It’s spring in Panama City, and the homeless are upon us.
Some have been here all along, such as the lady who sits alone and talks to herself all day. I first ran into her in the downtown area, but the last few times I’ve seen her, she was hanging out near Millville.
Some wandered down this way to enjoy Spring Break and stayed on.
I live near the Rescue Mission, and often see homeless people in the area. Like yesterday morning when Rumpy and I were out walking and found a man asleep in the doorway of one of the buildings we sometimes pass. Or last night when Rumpy and I went for a walk, and found an older man and younger woman walking around looking lost. Rumpy didn’t like them and was barking; I had to move him away from them.
We see lots of homeless people walking around the area, usually starting around dusk. They start gathering near the Rescue Mission around 2 PM in hopes of scoring a bed when it opens at 4 PM. After dark, they’re often looking for a place to camp out for the night.
Humans aren’t the only homeless in the area.
The area is teeming with cats. Some have homes, and live both indoors and outdoors. Others have homes but are left outdoors. And some are homeless. It’s often difficult to tell them apart.
There’s the gray tom with a white face that hangs out near Charlie’s art lab. Charlie feeds him whenever he’s around. There’s the gray tabby that crossed in front of my car day before yesterday. A Siamese is often seen roaming the area, and was seen once on a neighbor’s roof. There are many more.
There are similarities in the two groups. The homeless humans don’t look healthy. Even the youngest ones look pale and malnourished. They often are thin or even underweight. Same for the cats.
Many homeless people lack health insurance, especially in states such as Florida who refused to accept Medicaid expansion. They tend to use emergency rooms for health care, and such care tends to cost more money for all of us. Homeless cats lack health care, usually because there’s no one to take them to the vet. When they do go to the vet, it tends to cost more because often the cat has to be sedated in order to be treated.

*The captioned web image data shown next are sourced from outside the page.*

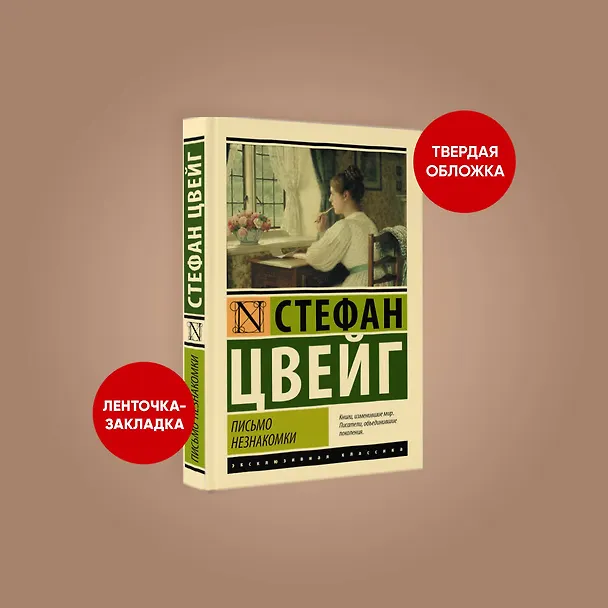 Книга Письмо незнакомки (Стефан Цвейг) — 4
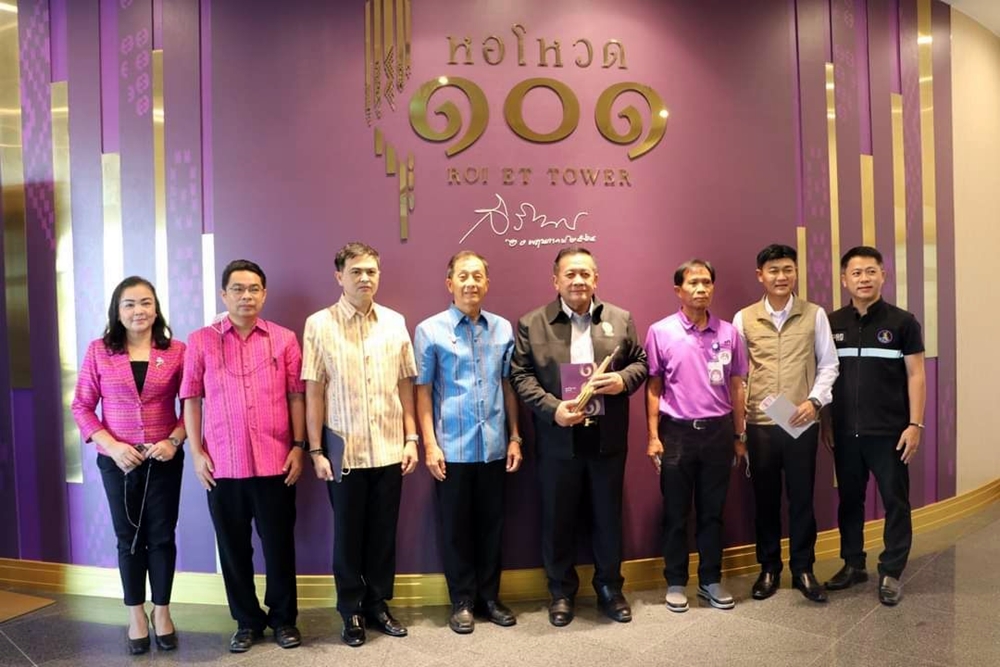 รองปลัดสำนักนายกฯ ตรวจเยี่ยมเทศบาลเมืองร้อยเอ็ด ได้รับรางวัล อปท.ที่มีการบริหารจัดการที่ดี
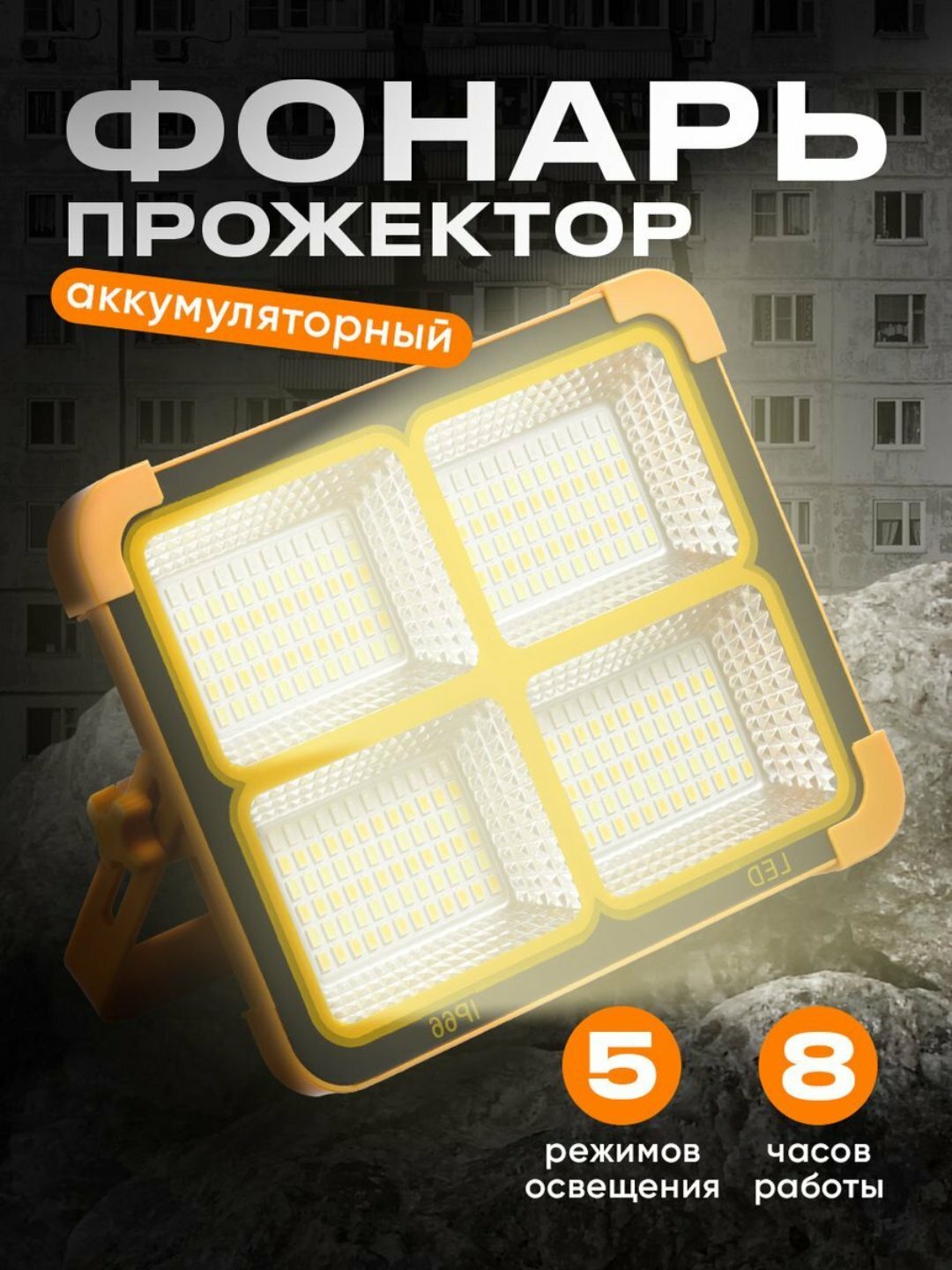 Светодиодный прожектор с солнечной панелью, эффективное освещение и энергосбережение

The life expectancy for homeless humans is 45-50 years, compared to 79 years for the average US population. The average life expectancy for outdoor cats is 1-5 years, or 2 years for ferals. Compare that to a 12-20 year lifespan for indoor cats.

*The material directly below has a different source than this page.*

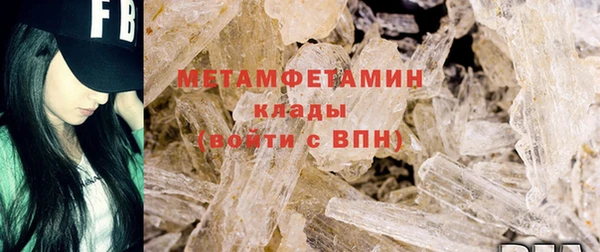соль курить ск Медвежьегорск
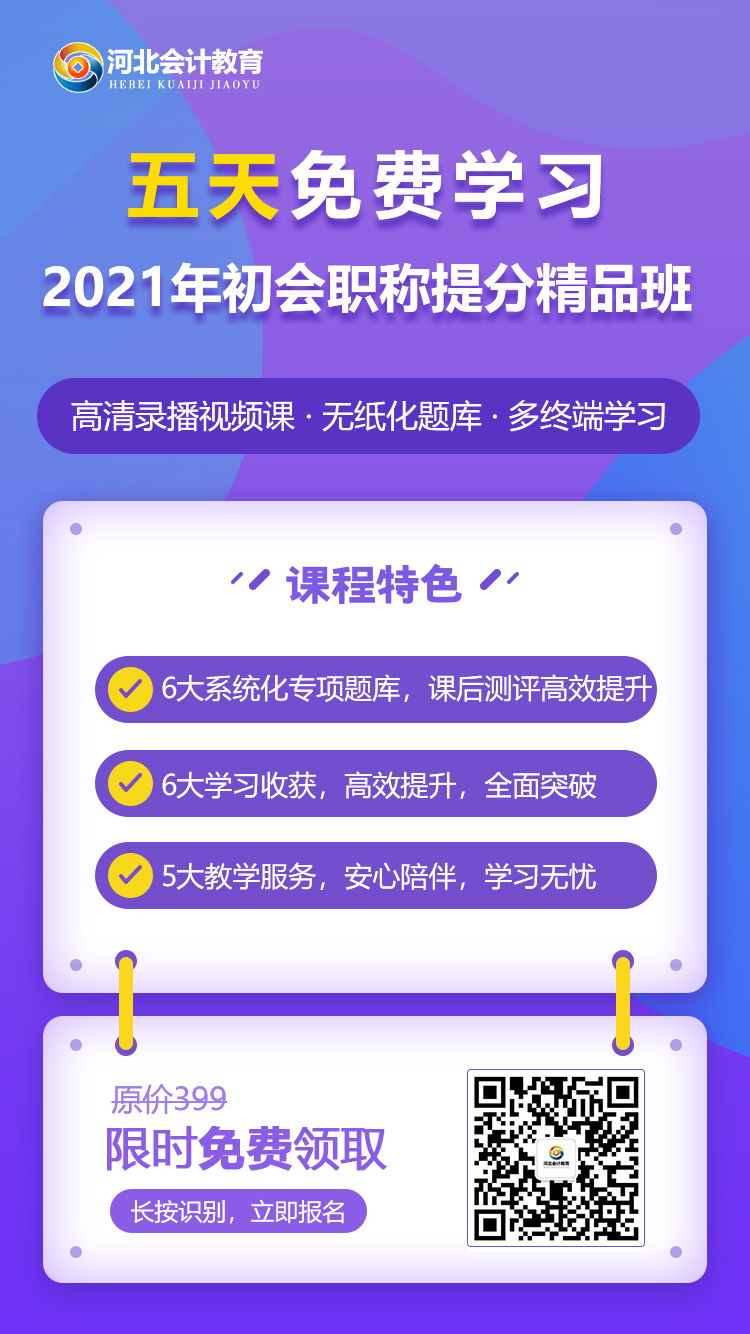 初会精品班免费领取.jpg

Of course, the homeless humans have shelters and social services agencies who help as funding allows. The cats have spay/neuter clinics, rescues for those that are socialized to humans, and people who put out food to make sure the rest have a decent meal now and then. Sadly, despite all those who try to help each population, the need far outweighs the help available.
They both just keep coming, and there’s no end in sight.